• **TESTO RIPORTATO**:

# # # # # # #

Quando cammino così come ora, tra i campi tranquilli, nelle ore del mattino, e lascio il respiro andare secondo il suo ritmo, sento di appartenere a questa grande “bella d’erbe famiglia e di animali”, che chiamiamo Terra.
Sento che respirare non è soltanto inspirare, ma anche espirare, e che espirare non è come liberarsi delle immondizie, ma donare alle piante qualcosa che le aiuta a verdeggiare.
Che sono, insomma, al crocevia di scambi che alimentano la vita del tutto.
E mi rendo conto che il piacere e l’essere qui coincidono: il piacere di essere.
E che questa è sempre stata – come se appartenesse alla stessa mia natura – la mia vocazione più profonda: identificarmi col piacere di essere.
Qui e ora io sono. Fragile fin che vuoi, effimero se vuoi, assolutamente transitorio anche… ma sono.
E mi viene il sospetto che se in altre circostanze o situazioni in cui mi metto o in cui sono trascinato, non c’è questa stessa sensazione di qui e ora, forse, è perché qualcosa di maldestro mi impedisce in qualche modo di essere appieno.
E vado congetturando di cosa si tratti e come si possa esportare in altri momenti e aspetti della mia vita quella qualità che qui e ora rendono l’essere così piacevole.
In questa beatitudine deambulante sono raggiunto da pensieri e idee appetibili e preziosi per la mia avventura che esplora il suo futuro. Mi vengono in mente scenari attraenti che si siedono sul mio orizzonte e mi par che la strada che percorro s’inclini in quella direzione, si che quasi ci scorra sopra scivolando, per cascarci dentro…
Forse sto “facendo il pieno di essere”, cosa che mi consentirà di andare e fare, restituendo così alla vita, nelle forme che mi riguardano, quello stesso respiro che mi ha donato.
Avverto in tutto ciò profumo d’amore.
E anche una personale esperienza di libertà, consistente in non avere un percorso obbligato, un avere il permesso di lasciarmi attrarre dalla forza stessa degli incontri, cogliendo l’avventura che propongono. La possibilità di dire di sì ancora, senza che un sì detto precedentemente lo inibisca.
E soprattutto il tempo per poter pensare, che è come masticare adagio, ruminare, quel che mi succede. Lasciare che ciò che accade, in questo modo, diventi me mentre io divento lui.

# # # # # # #

• **SEZIONE DATI**:
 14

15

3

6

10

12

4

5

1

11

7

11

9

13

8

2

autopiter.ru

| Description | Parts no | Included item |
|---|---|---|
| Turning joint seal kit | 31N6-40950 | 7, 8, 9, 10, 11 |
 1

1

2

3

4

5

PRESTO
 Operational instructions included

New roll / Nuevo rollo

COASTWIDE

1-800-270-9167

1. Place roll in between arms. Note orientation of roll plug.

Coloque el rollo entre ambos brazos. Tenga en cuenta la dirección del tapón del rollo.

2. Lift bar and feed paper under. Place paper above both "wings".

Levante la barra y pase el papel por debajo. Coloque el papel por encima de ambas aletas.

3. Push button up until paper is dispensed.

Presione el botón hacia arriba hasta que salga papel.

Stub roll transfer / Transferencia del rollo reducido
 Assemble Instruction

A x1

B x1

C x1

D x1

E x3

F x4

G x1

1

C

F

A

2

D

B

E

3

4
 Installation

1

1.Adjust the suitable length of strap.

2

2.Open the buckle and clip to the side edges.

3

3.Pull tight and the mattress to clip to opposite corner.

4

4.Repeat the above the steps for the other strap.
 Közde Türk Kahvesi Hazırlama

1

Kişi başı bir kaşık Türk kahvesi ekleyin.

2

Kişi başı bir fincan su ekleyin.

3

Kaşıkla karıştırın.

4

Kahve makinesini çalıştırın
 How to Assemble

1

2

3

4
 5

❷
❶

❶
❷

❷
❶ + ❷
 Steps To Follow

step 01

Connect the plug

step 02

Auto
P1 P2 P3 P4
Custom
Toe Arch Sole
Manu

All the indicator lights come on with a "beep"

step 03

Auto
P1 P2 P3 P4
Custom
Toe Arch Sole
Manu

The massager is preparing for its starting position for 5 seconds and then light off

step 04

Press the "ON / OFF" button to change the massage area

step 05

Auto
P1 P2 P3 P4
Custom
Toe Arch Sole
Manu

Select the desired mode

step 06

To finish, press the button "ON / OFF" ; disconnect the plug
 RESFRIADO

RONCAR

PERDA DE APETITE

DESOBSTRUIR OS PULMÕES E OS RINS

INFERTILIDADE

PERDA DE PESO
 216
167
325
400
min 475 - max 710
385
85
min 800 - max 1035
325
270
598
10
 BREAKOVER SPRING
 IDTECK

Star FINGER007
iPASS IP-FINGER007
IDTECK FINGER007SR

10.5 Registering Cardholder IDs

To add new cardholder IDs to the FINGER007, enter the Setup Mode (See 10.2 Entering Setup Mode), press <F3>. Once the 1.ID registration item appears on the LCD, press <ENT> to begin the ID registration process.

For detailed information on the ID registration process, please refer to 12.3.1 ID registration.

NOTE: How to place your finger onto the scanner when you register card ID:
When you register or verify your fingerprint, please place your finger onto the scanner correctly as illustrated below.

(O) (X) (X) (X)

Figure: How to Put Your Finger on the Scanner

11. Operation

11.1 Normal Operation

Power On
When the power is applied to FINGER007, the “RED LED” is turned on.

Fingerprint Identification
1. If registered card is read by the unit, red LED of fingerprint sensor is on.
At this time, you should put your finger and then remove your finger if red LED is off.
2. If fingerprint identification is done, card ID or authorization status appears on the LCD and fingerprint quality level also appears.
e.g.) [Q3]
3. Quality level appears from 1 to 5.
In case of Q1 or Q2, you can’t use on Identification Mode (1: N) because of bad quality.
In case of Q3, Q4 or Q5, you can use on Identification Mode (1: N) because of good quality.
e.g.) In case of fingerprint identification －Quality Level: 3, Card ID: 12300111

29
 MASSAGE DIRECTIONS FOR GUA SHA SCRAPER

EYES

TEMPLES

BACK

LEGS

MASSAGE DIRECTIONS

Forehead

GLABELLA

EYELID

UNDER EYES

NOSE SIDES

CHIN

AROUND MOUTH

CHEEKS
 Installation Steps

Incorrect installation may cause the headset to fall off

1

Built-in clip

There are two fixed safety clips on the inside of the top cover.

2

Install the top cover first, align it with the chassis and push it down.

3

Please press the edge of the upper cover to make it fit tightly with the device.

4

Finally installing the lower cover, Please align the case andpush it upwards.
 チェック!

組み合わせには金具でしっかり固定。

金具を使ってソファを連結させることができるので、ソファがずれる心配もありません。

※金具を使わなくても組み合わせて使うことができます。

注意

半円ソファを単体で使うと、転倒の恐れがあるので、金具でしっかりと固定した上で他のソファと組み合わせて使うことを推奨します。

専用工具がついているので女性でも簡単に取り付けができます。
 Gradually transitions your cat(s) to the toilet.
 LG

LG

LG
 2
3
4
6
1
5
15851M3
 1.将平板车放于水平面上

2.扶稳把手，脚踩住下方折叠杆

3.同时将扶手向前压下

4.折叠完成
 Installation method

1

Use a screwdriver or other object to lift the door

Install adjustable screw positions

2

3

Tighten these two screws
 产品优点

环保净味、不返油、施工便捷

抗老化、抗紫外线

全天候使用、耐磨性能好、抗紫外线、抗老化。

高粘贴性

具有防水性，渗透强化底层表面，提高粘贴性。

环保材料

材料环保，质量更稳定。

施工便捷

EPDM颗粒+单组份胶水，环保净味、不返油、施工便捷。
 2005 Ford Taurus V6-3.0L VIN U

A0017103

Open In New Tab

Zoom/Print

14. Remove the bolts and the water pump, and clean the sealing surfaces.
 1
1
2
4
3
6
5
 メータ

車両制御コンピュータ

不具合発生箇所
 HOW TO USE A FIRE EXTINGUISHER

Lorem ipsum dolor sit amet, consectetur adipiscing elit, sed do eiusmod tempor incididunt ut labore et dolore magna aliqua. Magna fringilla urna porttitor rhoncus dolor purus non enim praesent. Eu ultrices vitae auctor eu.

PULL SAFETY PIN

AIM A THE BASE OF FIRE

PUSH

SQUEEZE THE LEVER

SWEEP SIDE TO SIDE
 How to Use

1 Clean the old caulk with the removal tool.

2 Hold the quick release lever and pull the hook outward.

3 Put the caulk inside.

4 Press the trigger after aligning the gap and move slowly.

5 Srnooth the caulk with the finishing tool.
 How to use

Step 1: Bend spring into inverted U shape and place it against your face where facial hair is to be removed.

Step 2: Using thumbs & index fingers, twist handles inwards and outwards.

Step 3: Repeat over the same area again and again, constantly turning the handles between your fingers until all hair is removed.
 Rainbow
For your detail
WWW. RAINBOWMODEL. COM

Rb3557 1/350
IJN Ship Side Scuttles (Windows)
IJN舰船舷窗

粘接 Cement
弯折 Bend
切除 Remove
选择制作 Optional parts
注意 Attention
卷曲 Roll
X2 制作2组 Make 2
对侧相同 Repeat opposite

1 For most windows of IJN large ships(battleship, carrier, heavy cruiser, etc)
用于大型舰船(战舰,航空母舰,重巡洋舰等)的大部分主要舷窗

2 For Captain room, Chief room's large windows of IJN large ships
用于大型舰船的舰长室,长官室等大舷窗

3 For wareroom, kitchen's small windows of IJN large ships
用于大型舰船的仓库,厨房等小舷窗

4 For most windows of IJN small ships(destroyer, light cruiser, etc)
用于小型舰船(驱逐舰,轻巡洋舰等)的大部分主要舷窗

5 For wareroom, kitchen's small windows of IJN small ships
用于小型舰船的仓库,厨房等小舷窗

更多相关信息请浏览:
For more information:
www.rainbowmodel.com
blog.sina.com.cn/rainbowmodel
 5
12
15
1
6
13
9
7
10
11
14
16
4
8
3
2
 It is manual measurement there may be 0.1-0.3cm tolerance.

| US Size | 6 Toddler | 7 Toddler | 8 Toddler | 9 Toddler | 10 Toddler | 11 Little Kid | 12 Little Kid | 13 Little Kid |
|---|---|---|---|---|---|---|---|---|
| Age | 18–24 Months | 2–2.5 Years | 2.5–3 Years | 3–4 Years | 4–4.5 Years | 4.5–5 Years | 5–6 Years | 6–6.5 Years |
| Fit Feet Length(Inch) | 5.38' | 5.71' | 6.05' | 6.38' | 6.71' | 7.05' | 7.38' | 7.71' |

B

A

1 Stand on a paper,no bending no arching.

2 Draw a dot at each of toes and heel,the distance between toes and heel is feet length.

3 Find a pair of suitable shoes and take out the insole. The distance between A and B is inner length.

# # # # # # #

• **ISTRUZIONI OPERATIVE**: Ricopia fedelmente dal testo sulla passeggiata nei campi il passo compreso tra "Sento che respirare" e "vita del tutto.", estremi inclusi.

• **SOLUZIONE SEGUENTE**:
Sento che respirare non è soltanto inspirare, ma anche espirare, e che espirare non è come liberarsi delle immondizie, ma donare alle piante qualcosa che le aiuta a verdeggiare.
Che sono, insomma, al crocevia di scambi che alimentano la vita del tutto.